*TASK ITEM:*
Please write out all the data that follows exactly, without the pictures.

*WORKING DATA:*

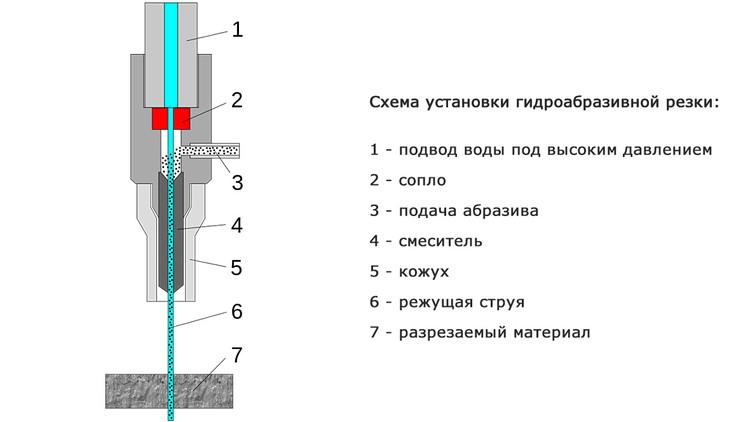 Гидроабразивная резка металла в москве – цены за метр реза металла водой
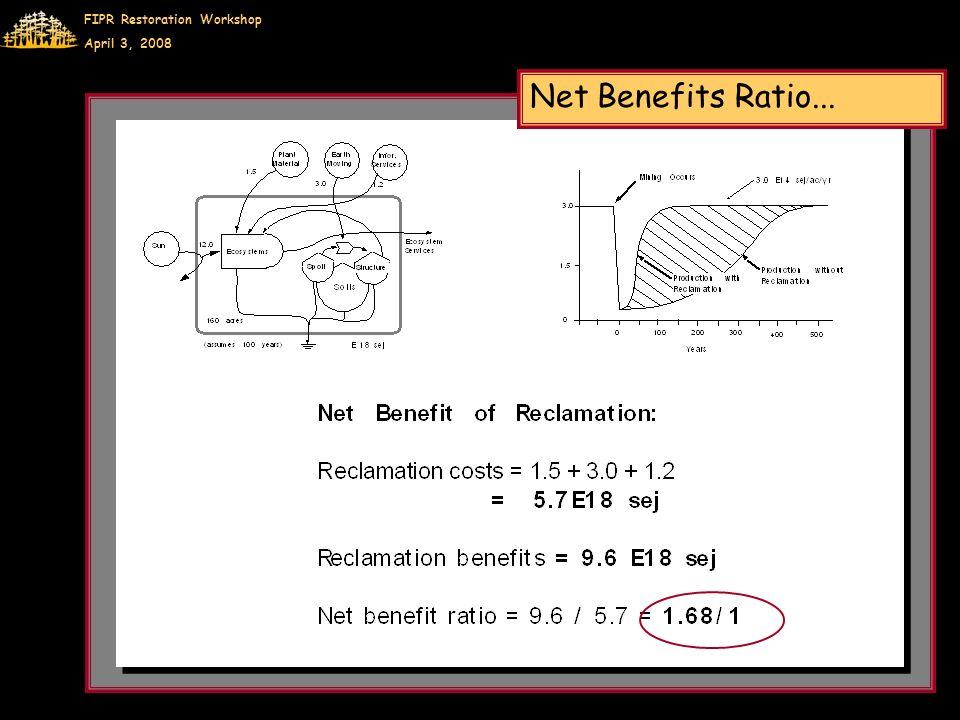 FIPR Restoration Workshop April 3, 2008 Net Benefits Ratio...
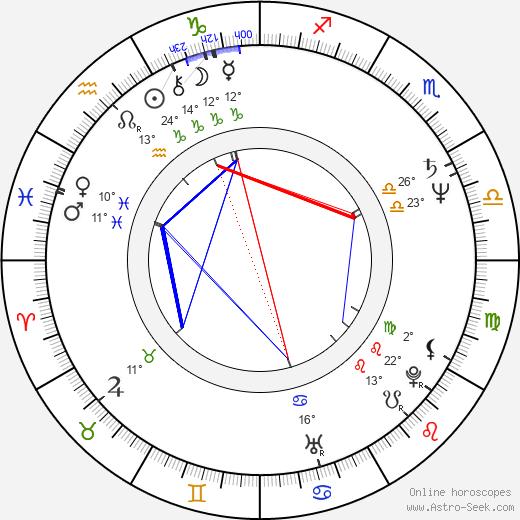 Shaun Duke birth chart, biography, wikipedia 2019, 2020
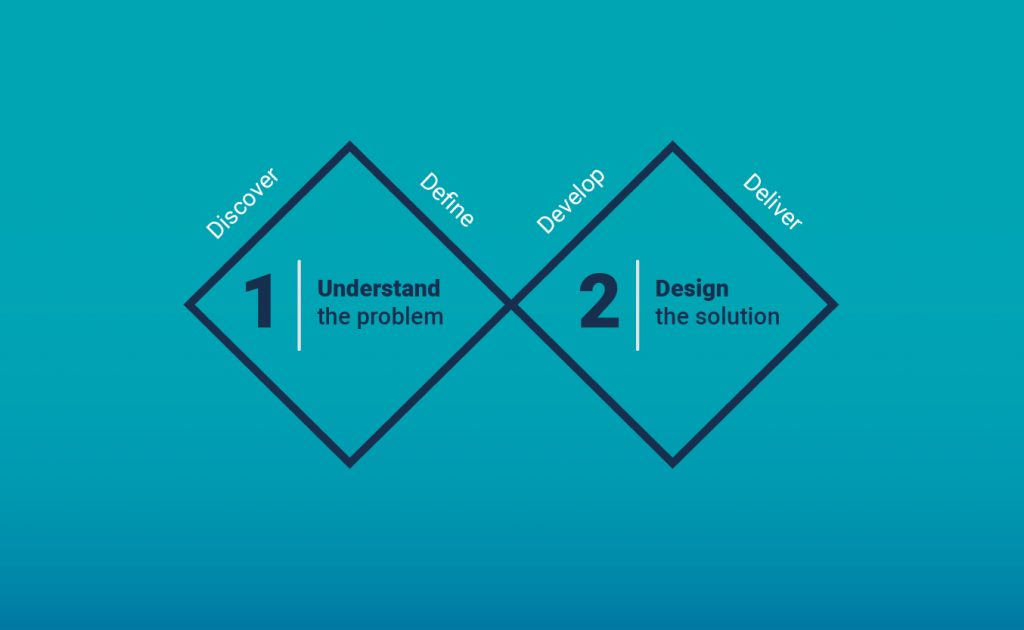 Double diamond Service Design - Understand the problem (Discover - Define) & Design the Solution (Develop - Deliver)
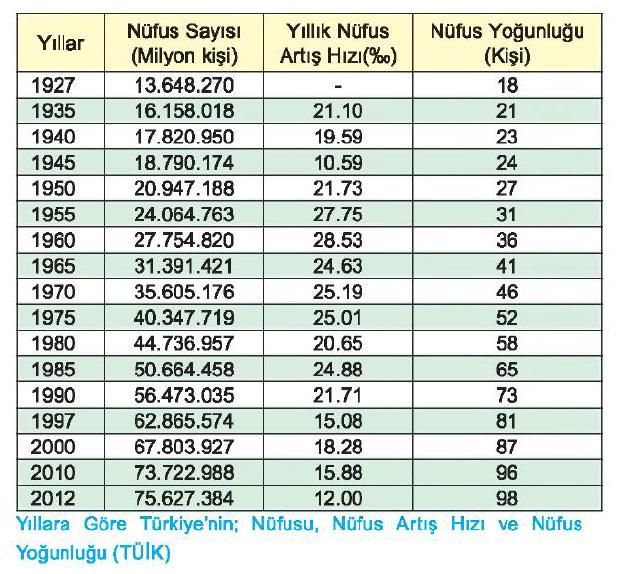 Nüfus Artış Hızı Grafiği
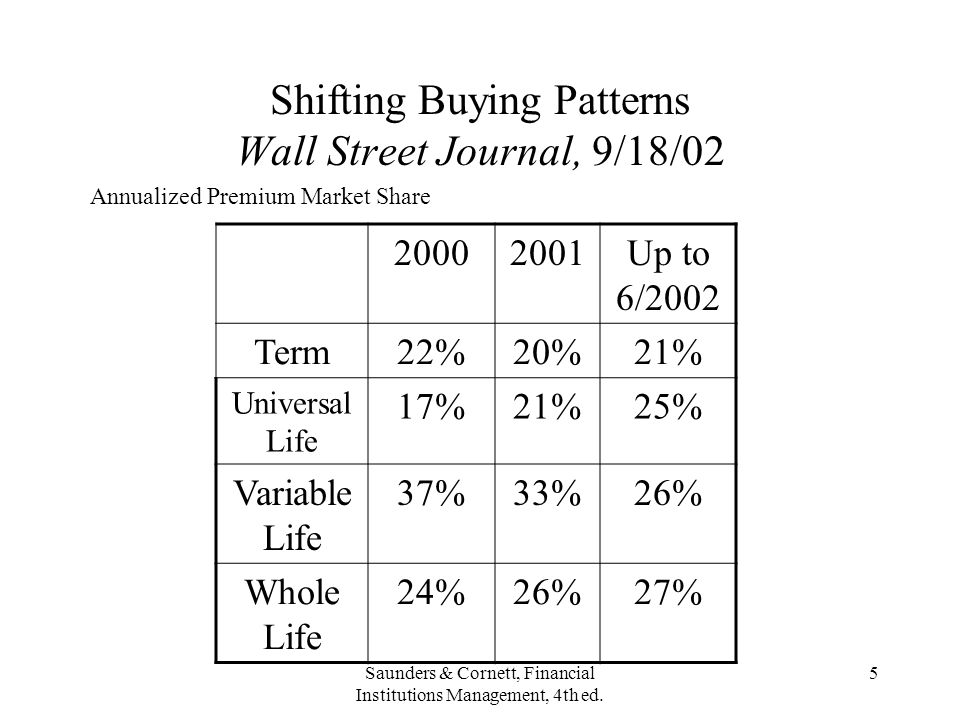 Shifting Buying Patterns Wall Street Journal, 9/18/02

*YOUR SOLUTION:*
 Гидроабразивная резка металла в москве – цены за метр реза металла водой
 FIPR Restoration Workshop April 3, 2008 Net Benefits Ratio...
 Shaun Duke birth chart, biography, wikipedia 2019, 2020
 Double diamond Service Design - Understand the problem (Discover - Define) & Design the Solution (Develop - Deliver)
 Nüfus Artış Hızı Grafiği
 Shifting Buying Patterns Wall Street Journal, 9/18/02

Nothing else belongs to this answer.